The workshop is designed as an interactive journey in five parts:
1. First Impressions:
Participants are given a raw dataset and asked to spend 10 minutes simply observing. They will write down initial hypotheses, curiosities, and doubts. This stage emphasizes intuition before tools.
2. Interrogation Framework:
I will introduce a practical questioning framework: contextual questions, structural questions, anomaly detection, distribution exploration, and narrative angles. We will discuss how these questions shape eventual visualization choices.
3. Exploring with Google Sheets:
Using accessible tools like Google Sheets, participants will clean, sort, filter, pivot, and derive new columns. The goal is not advanced statistics but pattern discovery. We will look at grouping, ranking, outliers, correlations, and simple calculations that surface visual opportunities.

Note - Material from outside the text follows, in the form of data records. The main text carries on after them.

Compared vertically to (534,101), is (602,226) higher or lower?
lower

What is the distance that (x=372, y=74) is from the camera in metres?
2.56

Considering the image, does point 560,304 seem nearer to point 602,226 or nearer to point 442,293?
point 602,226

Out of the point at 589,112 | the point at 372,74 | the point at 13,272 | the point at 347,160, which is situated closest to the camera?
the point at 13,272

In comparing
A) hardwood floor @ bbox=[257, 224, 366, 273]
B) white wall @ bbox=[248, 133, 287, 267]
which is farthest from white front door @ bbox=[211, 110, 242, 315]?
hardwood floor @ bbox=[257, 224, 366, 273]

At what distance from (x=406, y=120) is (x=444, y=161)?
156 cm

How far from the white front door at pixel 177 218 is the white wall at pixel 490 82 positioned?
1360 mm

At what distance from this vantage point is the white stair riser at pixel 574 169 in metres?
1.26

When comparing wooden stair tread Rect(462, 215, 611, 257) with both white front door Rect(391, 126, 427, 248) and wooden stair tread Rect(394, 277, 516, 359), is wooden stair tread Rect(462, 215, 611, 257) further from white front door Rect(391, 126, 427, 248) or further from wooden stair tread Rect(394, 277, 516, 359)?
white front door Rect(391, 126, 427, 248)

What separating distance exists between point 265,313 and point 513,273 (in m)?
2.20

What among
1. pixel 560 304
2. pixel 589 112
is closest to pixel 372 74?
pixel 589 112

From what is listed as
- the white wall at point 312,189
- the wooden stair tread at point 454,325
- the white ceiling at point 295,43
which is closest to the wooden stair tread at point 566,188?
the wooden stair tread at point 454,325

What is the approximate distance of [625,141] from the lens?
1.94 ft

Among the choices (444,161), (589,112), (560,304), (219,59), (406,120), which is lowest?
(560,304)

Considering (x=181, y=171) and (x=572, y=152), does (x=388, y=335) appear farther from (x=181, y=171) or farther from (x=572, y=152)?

4. AI as Research Assistant:
Participants will experiment with AI tools to generate exploratory questions, suggest transformations, summarize trends, and challenge assumptions. We will discuss both the power and limitations of AI in exploratory analysis, treating it as a collaborator rather than a replacement.
5. From Insight to Visual Potential:
Finally, participants will sketch possible visual directions on paper. The focus will be on identifying the right visual strategy based on insight rather than defaulting to familiar chart types.
Interactive elements include small group discussions, timed exploration sprints, collaborative questioning exercises, and quick sketch critiques. Participants will leave with a reusable interrogation checklist and a structured approach to exploratory analysis.
This topic matters to me because many visualization projects fail not due to design skill, but due to shallow engagement with the data itself. As someone working at the intersection of design, code, and journalism, I have seen how deeper questioning transforms ordinary datasets into compelling information experiences.
Participants will learn how to interrogate datasets systematically, uncover patterns using accessible tools, collaborate with AI responsibly, and identify meaningful visual storytelling opportunities before designing.